Prior to the lockdown I could probably count on one hand in the last couple years that The Peanut (through Flower) called to ask me a question or tell me about some new and exciting bug. Now all he has to do is come downstairs. So now I know exactly when packages or mail arrive. Or when a truck starts tearing up the street. Not only that but there are all the other home issues that suddenly crop up. “Oh, it’s lunch time. Hmmm. Better clean the kitchen from top to bottom before making a sandwich.” On the upside though, I have finally cleaned up the basement which, in turn has become my work enclave. Also there’s a bar.
But these distractions, while different in nature, are really no different than being in an office and having someone stop by to shoot this shit, or ask a question about a problematic and difficult to deal with project. Though I suppose the latter still happens regularly…
Probably the biggest downside has been all the conference calls/Teams meetings. I have never liked conference calls to begin with. I find them tedious and difficult to pay attention to, and that’s when I’m locked in a room with other people actively engaged in the conversation. And, of course, it doesn’t help that I work on not only a work laptop, but also a fancy new gaming desktop that I built at the beginning of this whole ordeal. Though if I’m being perfectly honest, it’s actually that old office standby Microsoft Solitaire that provides the majority of distractions during ‘working’ hours (which these days are…well…anytime?).
While the work side of things has required some significant adjustment, the family side didn’t change all too much. On that front I know that I’ve lucked out amazingly. First off I’m not single, living alone. While I would have no issues overall with that, I also know myself well enough to know that there would be no schedule. There would be no plan. Day and night would be meaningless. Even a roommate would necessarily counteract that. But being married, at least there’s someone there to kick your ass out of bed…eventually. Probably the biggest saving grace, though, is that the boys are still too young for school. The Peanut was in a preschool program but we decided not to send him for the fall. Even when he was in it it was a half a day. It was easy to tell him that school was over for the season and then just move on with our lives. It did get a tad difficult because after a while it became patently obvious that he was getting cabin fever from not being allowed to go anywhere. You know things are bad when a four year old begs to go to the grocery store and get out of the car and go in the store (he also knows he gets a cookie there, or at least did). I started taking him to Petco with me because even pre-pandemic it was always relatively empty.
Oddly enough the boys actually helped keep me, not only on some semblance of a ‘normal’ ( for me) sleep cycle, but Flower and I both agreed that their very existence meant that we couldn’t start happy hour 15 minutes after waking up. I didn’t work for the entire month of May due to funding issues, and I can tell you, as I’m sure a lot of other people are feeling, those days just blead together in to some kind of day mush that never really seemed to have a beginning or an end.

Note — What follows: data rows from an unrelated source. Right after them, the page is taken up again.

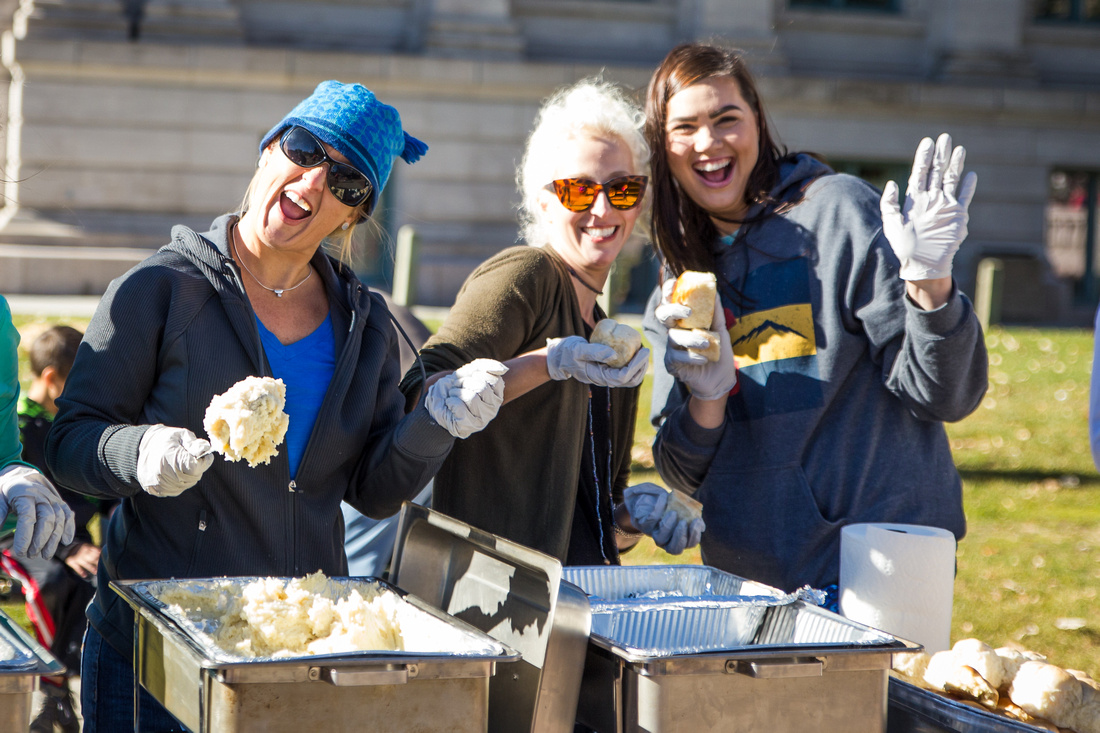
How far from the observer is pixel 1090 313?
1777 cm

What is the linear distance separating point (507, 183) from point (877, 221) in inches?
529

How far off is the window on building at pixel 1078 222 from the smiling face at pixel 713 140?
16562 millimetres

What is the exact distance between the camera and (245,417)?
199cm

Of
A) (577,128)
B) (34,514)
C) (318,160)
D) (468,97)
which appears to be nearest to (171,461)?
(34,514)

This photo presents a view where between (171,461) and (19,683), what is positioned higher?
(171,461)

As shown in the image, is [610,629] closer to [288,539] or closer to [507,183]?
[288,539]

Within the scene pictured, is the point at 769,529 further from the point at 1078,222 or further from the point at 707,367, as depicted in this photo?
the point at 1078,222

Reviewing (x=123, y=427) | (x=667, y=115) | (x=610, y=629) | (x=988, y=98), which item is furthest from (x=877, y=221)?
(x=988, y=98)

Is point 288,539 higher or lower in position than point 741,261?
lower

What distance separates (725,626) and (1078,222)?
65.0 ft

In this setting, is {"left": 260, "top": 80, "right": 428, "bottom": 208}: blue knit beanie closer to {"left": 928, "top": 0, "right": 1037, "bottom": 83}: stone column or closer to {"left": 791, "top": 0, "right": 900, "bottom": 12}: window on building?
{"left": 791, "top": 0, "right": 900, "bottom": 12}: window on building

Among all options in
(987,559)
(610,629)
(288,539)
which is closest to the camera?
(610,629)

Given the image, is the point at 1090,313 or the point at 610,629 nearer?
the point at 610,629

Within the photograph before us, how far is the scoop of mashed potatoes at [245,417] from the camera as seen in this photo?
1.99 m
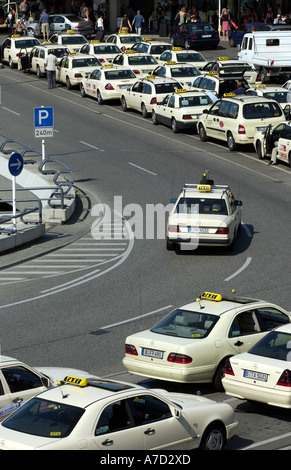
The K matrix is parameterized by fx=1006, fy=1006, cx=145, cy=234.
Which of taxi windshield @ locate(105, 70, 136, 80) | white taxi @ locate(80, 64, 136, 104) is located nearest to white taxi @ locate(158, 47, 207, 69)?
white taxi @ locate(80, 64, 136, 104)

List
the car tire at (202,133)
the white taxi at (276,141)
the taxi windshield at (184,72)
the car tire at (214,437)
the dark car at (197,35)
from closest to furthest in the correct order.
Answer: the car tire at (214,437)
the white taxi at (276,141)
the car tire at (202,133)
the taxi windshield at (184,72)
the dark car at (197,35)

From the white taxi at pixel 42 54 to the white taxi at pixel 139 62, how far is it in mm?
3089

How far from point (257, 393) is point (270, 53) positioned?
36.1 m

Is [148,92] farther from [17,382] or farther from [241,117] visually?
[17,382]

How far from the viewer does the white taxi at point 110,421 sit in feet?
34.7

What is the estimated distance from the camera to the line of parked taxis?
33469mm

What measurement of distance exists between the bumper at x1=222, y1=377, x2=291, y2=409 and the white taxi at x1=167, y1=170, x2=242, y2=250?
930cm

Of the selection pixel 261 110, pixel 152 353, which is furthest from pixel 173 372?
pixel 261 110

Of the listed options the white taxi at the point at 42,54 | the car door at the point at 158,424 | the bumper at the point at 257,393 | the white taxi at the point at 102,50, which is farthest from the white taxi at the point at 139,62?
the car door at the point at 158,424

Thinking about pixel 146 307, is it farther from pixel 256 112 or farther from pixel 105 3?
pixel 105 3

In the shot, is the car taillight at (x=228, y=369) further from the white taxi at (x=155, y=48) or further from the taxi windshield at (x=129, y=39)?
the taxi windshield at (x=129, y=39)

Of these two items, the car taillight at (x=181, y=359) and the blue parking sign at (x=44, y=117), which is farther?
the blue parking sign at (x=44, y=117)

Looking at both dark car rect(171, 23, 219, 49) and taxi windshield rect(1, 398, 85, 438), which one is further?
dark car rect(171, 23, 219, 49)

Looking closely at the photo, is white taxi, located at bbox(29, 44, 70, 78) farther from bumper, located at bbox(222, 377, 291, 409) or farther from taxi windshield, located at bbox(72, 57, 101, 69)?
bumper, located at bbox(222, 377, 291, 409)
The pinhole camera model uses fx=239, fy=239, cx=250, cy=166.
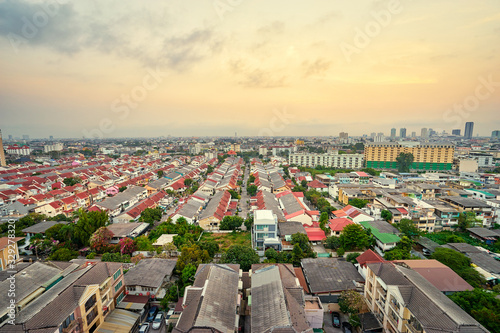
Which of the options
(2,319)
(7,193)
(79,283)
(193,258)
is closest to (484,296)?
(193,258)

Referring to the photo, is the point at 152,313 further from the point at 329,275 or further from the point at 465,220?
the point at 465,220

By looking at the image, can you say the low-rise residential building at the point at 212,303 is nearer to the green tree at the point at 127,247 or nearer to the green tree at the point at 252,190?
the green tree at the point at 127,247

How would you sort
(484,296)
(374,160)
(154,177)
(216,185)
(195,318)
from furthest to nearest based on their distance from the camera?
(374,160)
(154,177)
(216,185)
(484,296)
(195,318)

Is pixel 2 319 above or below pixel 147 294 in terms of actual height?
above

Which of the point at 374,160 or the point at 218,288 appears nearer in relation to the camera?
the point at 218,288

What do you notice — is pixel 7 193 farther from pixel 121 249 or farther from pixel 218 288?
pixel 218 288

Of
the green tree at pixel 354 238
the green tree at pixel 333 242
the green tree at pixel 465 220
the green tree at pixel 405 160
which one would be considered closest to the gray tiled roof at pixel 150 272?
the green tree at pixel 333 242
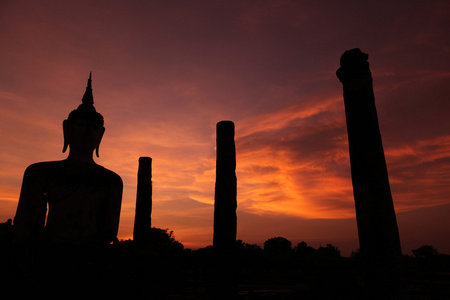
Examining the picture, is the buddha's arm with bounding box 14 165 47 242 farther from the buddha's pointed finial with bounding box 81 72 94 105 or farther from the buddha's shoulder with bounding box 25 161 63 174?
the buddha's pointed finial with bounding box 81 72 94 105

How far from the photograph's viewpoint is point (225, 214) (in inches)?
370

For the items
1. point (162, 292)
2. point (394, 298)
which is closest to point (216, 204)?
point (162, 292)

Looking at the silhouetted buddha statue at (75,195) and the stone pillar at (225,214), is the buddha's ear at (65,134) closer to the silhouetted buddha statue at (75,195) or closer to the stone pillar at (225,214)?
the silhouetted buddha statue at (75,195)

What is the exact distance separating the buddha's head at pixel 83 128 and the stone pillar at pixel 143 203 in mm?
9186

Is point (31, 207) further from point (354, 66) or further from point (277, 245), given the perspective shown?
point (277, 245)

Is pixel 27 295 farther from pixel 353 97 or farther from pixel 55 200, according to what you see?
pixel 353 97

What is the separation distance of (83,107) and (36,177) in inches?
52.4

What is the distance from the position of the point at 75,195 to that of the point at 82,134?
1008 millimetres

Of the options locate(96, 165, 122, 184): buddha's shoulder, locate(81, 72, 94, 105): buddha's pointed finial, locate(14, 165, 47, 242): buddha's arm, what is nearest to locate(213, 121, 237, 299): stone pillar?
locate(96, 165, 122, 184): buddha's shoulder

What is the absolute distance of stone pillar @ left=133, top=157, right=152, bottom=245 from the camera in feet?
45.0

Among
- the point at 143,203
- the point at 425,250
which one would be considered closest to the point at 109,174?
the point at 143,203

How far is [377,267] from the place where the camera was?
161 inches

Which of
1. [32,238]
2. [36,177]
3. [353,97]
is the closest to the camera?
[32,238]

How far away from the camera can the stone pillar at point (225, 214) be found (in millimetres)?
8836
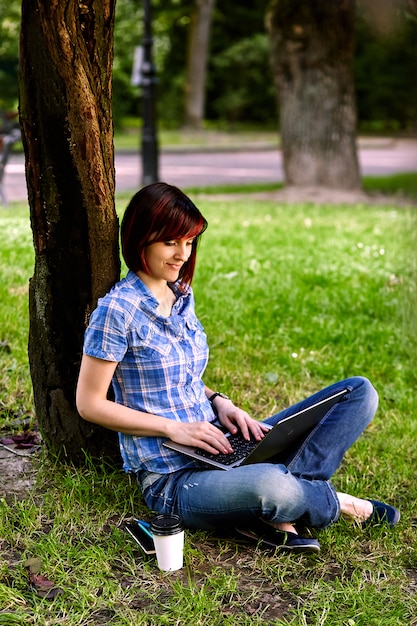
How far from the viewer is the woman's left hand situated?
8.77ft

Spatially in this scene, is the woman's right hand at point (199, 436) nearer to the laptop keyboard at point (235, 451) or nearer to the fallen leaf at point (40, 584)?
the laptop keyboard at point (235, 451)

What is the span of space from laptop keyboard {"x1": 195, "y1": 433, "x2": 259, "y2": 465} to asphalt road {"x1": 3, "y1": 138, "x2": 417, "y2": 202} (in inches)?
257

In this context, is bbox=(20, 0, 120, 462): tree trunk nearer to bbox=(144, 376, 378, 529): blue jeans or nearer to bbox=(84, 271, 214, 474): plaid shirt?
bbox=(84, 271, 214, 474): plaid shirt

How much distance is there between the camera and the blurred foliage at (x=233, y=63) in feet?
1.79

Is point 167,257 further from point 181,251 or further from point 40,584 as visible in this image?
point 40,584

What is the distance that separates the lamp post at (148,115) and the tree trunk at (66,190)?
29.4 feet

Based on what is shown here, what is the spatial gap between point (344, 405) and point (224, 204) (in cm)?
714

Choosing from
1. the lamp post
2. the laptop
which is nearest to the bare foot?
the laptop

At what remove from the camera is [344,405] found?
2779 mm

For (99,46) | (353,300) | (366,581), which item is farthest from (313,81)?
(366,581)

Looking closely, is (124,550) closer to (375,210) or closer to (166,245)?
(166,245)

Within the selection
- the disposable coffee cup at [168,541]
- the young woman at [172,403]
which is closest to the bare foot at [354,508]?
the young woman at [172,403]

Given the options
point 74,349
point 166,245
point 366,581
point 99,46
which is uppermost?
point 99,46

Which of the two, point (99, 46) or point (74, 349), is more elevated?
point (99, 46)
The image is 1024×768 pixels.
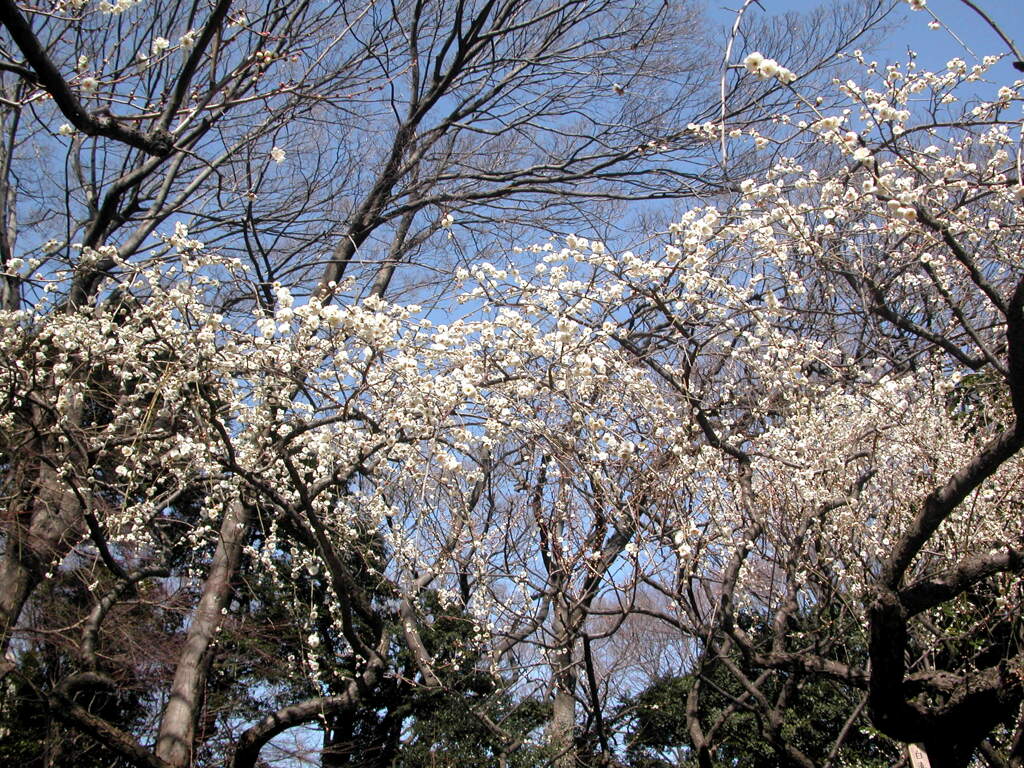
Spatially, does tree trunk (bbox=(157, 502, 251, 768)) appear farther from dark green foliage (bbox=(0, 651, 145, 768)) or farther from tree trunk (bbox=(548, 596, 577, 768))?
tree trunk (bbox=(548, 596, 577, 768))

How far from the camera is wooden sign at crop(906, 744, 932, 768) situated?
12.5 ft

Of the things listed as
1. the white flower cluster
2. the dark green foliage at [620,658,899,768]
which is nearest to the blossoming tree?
the white flower cluster

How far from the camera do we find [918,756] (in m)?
3.85

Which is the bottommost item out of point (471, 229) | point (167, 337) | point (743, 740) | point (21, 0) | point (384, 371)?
point (743, 740)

The downside to having kids during this time is that I was unable to sit on the couch playing video games all day partly because one must limit a small child’s screen time, but mostly because Assassin’s Creed and Gears of War are not appropriate games for a four year old to watch…or so I was told.
Probably the biggest thing I’ve missed, and one thing I’ve slowly been trying to scrape back, is the small little ‘routines’. I used to try to spend early Thursday mornings at Rising Star, and though I may still stop by for a coffee here and there, I can’t sit and read/write/stare off into space as I previously could. I suppose I could have taken the coffee down the street to a park and done that there, but it just didn’t have the same feel. Gazelle, The Materialist and I managed to keep Breakfast Club going by moving to Zoom until patio’s opened, but now it’s getting cold and patio’s are going to be closing. And also The Materialist is leaving Cleveland so now we must find our third. But other things like lunches with Clarabel, or Friday Lunch Group are no more. At least for now.
This is, hopefully, a once in a lifetime event and though the world will be inevitably changed by all this we keep pushing forward. Somewhere, sometime, is the other side of this. What we’ll look like when we get there, who knows. But I suppose we’ll find out eventually.